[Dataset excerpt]
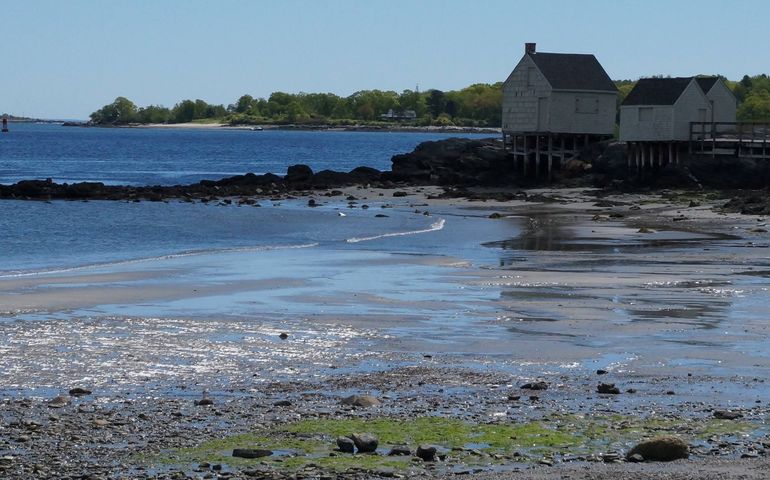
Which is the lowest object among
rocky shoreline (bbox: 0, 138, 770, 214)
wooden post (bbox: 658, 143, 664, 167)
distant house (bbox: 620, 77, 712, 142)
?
rocky shoreline (bbox: 0, 138, 770, 214)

» **WHAT TO PRODUCE**:
The records above must be transcribed exactly. Pictures are left out of the copy.

» **RESPONSE FOR THIS EXERCISE**:
Which is the lowest object among
rocky shoreline (bbox: 0, 138, 770, 214)
wooden post (bbox: 658, 143, 664, 167)
distant house (bbox: 620, 77, 712, 142)
?
rocky shoreline (bbox: 0, 138, 770, 214)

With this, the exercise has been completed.